RECORDED DATA:
(begin)

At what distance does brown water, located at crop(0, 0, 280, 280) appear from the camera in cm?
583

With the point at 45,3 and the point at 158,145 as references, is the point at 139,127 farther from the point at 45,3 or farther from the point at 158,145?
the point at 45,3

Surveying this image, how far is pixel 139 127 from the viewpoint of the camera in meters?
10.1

(end)
(begin)

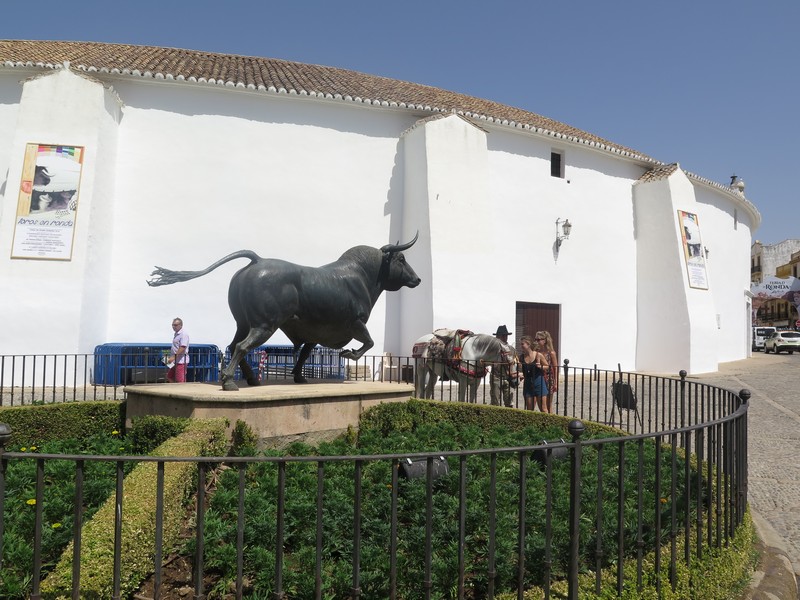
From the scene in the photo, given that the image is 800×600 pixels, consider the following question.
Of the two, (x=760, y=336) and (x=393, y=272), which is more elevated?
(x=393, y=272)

(end)
(begin)

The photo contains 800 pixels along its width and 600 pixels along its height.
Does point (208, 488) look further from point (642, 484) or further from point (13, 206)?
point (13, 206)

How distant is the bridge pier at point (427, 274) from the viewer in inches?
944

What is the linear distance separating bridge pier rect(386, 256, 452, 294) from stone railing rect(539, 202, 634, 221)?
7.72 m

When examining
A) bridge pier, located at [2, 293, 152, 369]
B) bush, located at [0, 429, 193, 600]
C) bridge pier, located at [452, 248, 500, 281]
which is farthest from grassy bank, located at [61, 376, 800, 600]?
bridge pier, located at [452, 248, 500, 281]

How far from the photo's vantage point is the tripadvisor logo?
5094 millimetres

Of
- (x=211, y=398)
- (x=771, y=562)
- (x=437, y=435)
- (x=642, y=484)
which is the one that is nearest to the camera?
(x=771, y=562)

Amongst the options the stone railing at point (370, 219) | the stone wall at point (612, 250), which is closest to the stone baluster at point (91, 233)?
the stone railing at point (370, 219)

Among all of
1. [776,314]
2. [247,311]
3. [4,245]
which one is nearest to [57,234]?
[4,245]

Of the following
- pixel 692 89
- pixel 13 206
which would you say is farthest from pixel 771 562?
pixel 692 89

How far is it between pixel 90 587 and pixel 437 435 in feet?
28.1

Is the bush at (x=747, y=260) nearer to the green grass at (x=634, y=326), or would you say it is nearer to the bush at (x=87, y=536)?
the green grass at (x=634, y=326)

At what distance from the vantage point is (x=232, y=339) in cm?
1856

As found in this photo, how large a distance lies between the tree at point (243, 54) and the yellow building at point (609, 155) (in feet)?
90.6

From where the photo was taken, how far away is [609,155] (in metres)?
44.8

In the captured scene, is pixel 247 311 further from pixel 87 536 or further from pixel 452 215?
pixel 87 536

(end)

PROBLEM DETAILS:
Which lines in the items above contain the word "between"? Find each one and copy it out in full.

COMPLETE OUTPUT:
How far is it between pixel 90 587 and pixel 437 435 in feet?
As found in this photo, how large a distance lies between the tree at point (243, 54) and the yellow building at point (609, 155) (in feet)?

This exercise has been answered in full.